A pesar de la aparente calma en el mercado cambiario argentino, la situación del dólar «planchado» genera más dudas que certezas. Aunque el Banco Central (BCRA) ha intervenido comprando divisas para recomponer reservas, muchos analistas cuestionan la sostenibilidad de esta estrategia en un contexto económico plagado de tensiones estructurales.
Si bien se menciona que hay una mayor oferta de divisas, especialmente del sector agroexportador, la realidad es que esta situación puede no ser suficiente para mantener una estabilidad a largo plazo. La dependencia de un flujo constante de dólares, que puede ser volátil, deja al BCRA en una posición frágil. La intervención del Central podría parecer exitosa en el corto plazo, pero la falta de una estrategia sólida y sostenible podría llevar a una crisis cambiaria en el futuro.

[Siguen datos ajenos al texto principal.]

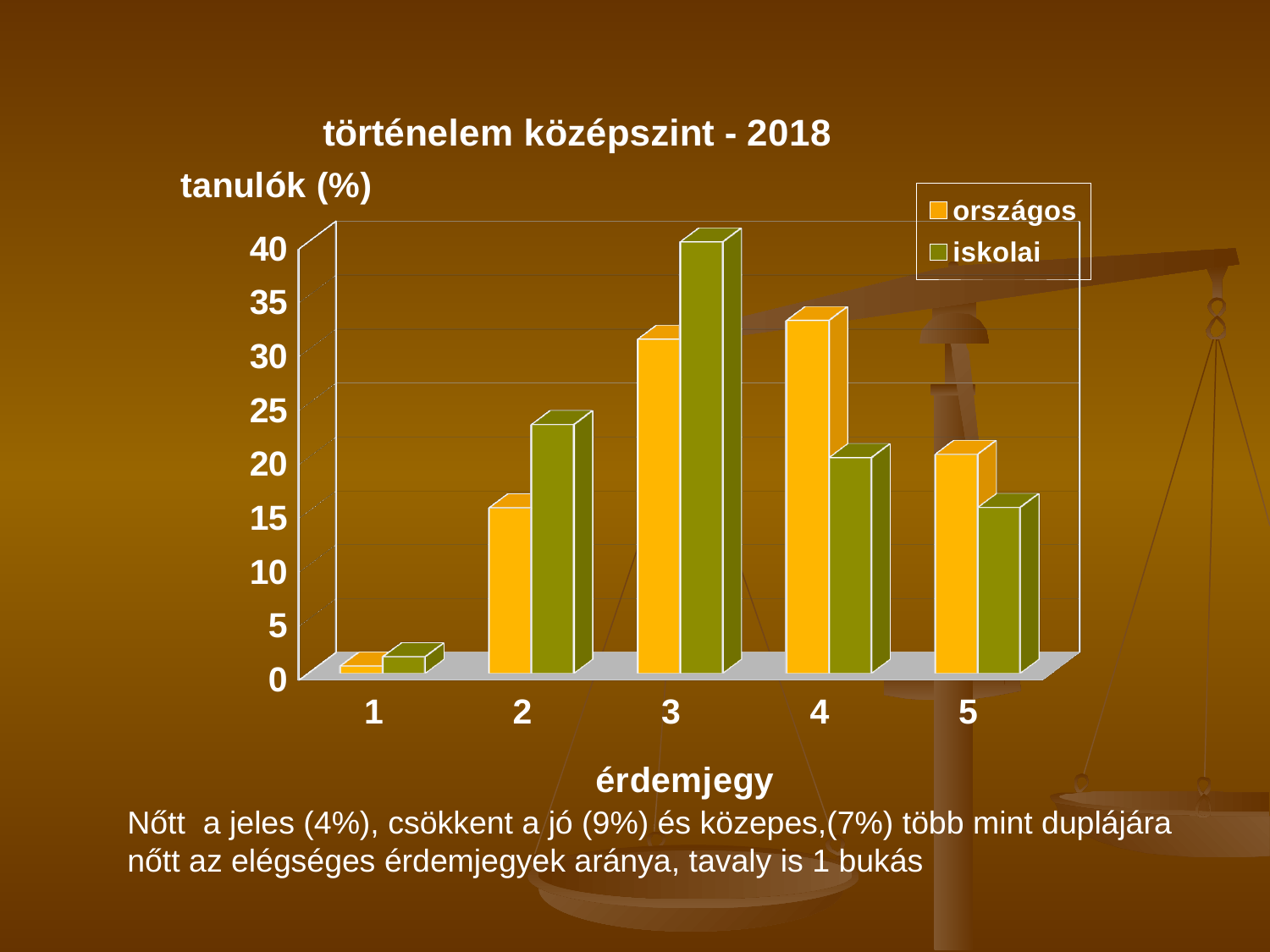
Is the országos value for grade 4 greater or less than 30? greater How many grade categories (érdemjegy) are shown on the x axis? 5 For which grade is the iskolai value lowest? 1 Is the iskolai value for grade 3 greater or less than 35? greater Is the országos value for grade 2 greater or less than 20? less For which grade is the iskolai value highest? 3 How many series does the legend list? 2 Which two series are listed in the legend? országos, iskolai For grade 3, which series has the larger value, országos or iskolai? iskolai What is the title of the chart? történelem középszint - 2018 For grade 4, which series has the larger value, országos or iskolai? országos What kind of chart is shown on the slide? bar chart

Además, las expectativas del mercado parecen ser engañosas. Aunque actualmente predomina la percepción de que no habrá un salto abrupto en el tipo de cambio, esto podría cambiar rápidamente si surgen nuevas tensiones económicas. La calma aparente puede estar alimentando una falsa sensación de seguridad que, de no ser manejada adecuadamente, podría desencadenar una mayor demanda de dólares de manera urgente por parte de empresas e individuos.
El papel del BCRA en la compra de reservas es crucial, pero también plantea interrogantes sobre la capacidad del banco para gestionar esta situación sin provocar tensiones en el tipo de cambio. Si bien ha acumulado US$ 5.533 millones desde el inicio del año, los compromisos de deuda y la situación de reservas netas complican el panorama. Las reservas brutas, aunque parecen alentadoras, se ven eclipsadas por los pasivos, lo que sugiere que la estabilidad actual podría ser más frágil de lo que parece.